_EXTRACT TO READ_
=== Section Start ===
EU says no more short extensions
Move makes softer Brexit more likely
Conservatives furious at leader; Labour warns of 'trap'
British Prime Minister Theresa May was set to seek a Brexit compromise with opposition leader Jeremy Corbyn yesterday, a gamble that could see a European Union divorce deal finally clear parliament but also tear her party apart.
The United Kingdom was supposed to leave the EU last Friday, but, three years after Britons narrowly voted for Brexit in a referendum, it is still unclear how, when or even whether it will exit the bloc.
After her EU withdrawal deal was rejected three times by lawmakers, with parliament and her Conservative Party hopelessly divided over Brexit, May said she would talk to the Labour Party leader in a bid to overcome what is now a national crisis.
However, by approaching Corbyn, a veteran socialist loathed by many of May's Conservatives and mocked by May herself as unfit to govern, she risks further inflaming divisions in her party. One minister quit on Wednesday.
May and Corbyn will meet at 1330 GMT but may struggle to find a compromise position that can satisfy their own parties.
May turned to Labour after a hardcore eurosceptic group of Conservatives repeatedly rejected her divorce deal, saying it would leave Britain a 'vassal state'.
=== Section End ===
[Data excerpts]
=== Section Start ===
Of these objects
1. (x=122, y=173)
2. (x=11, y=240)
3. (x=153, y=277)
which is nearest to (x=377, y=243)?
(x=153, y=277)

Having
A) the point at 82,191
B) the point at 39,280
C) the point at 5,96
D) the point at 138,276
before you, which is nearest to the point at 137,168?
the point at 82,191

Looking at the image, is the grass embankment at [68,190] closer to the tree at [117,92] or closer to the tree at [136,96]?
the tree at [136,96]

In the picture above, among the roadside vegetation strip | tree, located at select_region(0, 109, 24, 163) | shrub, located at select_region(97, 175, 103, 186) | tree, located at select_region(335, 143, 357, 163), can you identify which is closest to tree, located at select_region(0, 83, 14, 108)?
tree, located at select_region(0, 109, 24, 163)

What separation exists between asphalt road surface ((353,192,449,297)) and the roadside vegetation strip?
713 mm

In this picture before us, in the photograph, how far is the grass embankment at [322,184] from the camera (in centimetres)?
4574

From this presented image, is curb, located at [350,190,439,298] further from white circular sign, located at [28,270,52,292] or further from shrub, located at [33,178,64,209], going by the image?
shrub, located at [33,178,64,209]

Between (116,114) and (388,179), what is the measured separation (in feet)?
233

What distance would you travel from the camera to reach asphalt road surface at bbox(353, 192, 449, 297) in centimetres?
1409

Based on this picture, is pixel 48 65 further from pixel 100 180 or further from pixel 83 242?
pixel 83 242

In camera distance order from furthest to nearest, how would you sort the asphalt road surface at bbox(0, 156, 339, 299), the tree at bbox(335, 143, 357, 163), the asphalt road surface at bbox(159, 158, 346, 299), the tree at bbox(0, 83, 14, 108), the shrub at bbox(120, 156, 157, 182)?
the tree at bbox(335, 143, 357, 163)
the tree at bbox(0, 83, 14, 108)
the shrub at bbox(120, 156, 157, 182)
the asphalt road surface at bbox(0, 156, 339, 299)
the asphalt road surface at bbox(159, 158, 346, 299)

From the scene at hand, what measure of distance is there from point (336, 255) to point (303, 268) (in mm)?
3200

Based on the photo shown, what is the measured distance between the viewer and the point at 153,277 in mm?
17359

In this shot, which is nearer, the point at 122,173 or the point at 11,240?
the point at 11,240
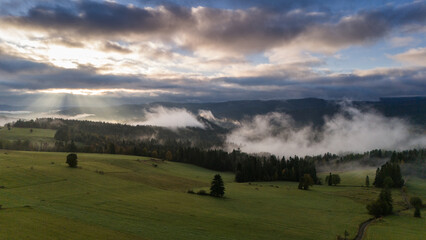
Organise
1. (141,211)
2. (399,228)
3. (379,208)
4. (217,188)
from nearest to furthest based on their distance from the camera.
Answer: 1. (141,211)
2. (399,228)
3. (379,208)
4. (217,188)

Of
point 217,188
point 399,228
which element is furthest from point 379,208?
point 217,188

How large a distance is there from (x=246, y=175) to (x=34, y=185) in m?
130

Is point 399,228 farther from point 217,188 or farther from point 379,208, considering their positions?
point 217,188

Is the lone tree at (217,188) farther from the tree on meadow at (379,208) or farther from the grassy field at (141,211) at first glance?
the tree on meadow at (379,208)

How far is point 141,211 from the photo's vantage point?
69.9 meters

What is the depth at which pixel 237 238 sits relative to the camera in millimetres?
57938

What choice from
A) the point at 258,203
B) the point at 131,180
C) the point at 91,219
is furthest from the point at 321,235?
the point at 131,180

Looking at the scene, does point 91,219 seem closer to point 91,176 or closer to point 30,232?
point 30,232

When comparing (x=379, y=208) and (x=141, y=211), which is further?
(x=379, y=208)

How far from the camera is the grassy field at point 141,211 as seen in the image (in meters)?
50.8

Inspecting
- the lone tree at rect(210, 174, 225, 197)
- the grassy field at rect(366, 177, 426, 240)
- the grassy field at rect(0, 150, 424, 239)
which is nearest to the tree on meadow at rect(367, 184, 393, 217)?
the grassy field at rect(366, 177, 426, 240)

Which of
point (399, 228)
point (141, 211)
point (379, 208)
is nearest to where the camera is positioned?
point (141, 211)

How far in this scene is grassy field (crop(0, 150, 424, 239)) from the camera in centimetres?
5081

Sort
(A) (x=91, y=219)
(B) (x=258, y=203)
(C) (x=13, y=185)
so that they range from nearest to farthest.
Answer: (A) (x=91, y=219), (C) (x=13, y=185), (B) (x=258, y=203)
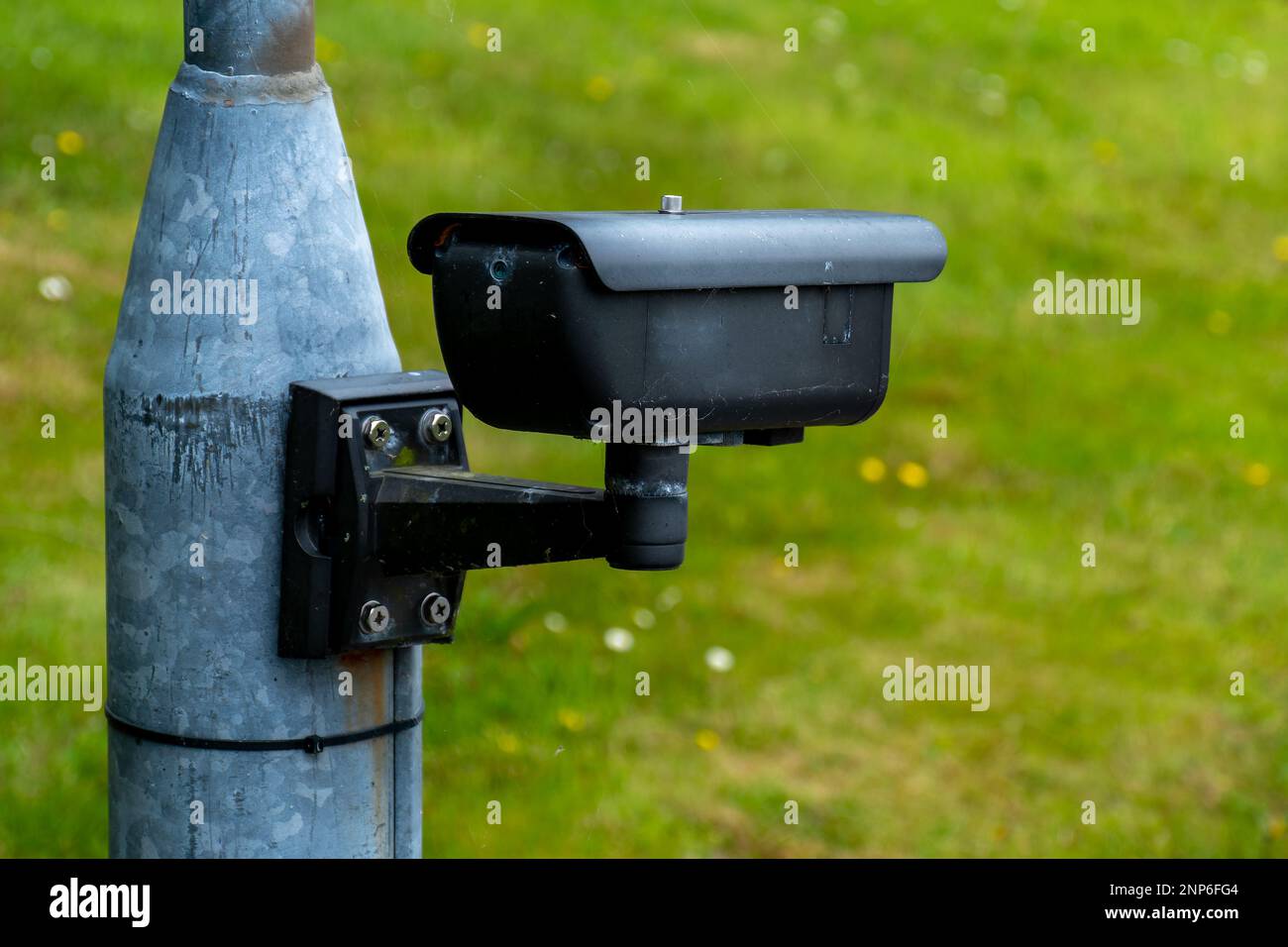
=== Section End ===
_WHAT TO DO_
A. From the Brexit news report, write out the passage starting with "May turned to" and going on through "a 'vassal state'.".
B. For each statement below, state whether it agrees with the Brexit news report, and quote the words of the report that decide it.
(i) The United Kingdom was supposed to leave the EU last Friday.
(ii) Lawmakers rejected May's EU withdrawal deal twice.
(iii) Two ministers quit on Wednesday.
C. According to the Brexit news report, what is still unclear about the United Kingdom's exit from the bloc? List every point it gives.

_ANSWERS FOR THE TASKS_
A.
May turned to Labour after a hardcore eurosceptic group of Conservatives repeatedly rejected her divorce deal, saying it would leave Britain a 'vassal state'.

B.
(i) Yes: "The United Kingdom was supposed to leave the EU last Friday"
(ii) No: "her EU withdrawal deal was rejected three times by lawmakers"
(iii) No: "One minister quit on Wednesday."

C.
- How it will exit
- When it will exit
- Whether it will exit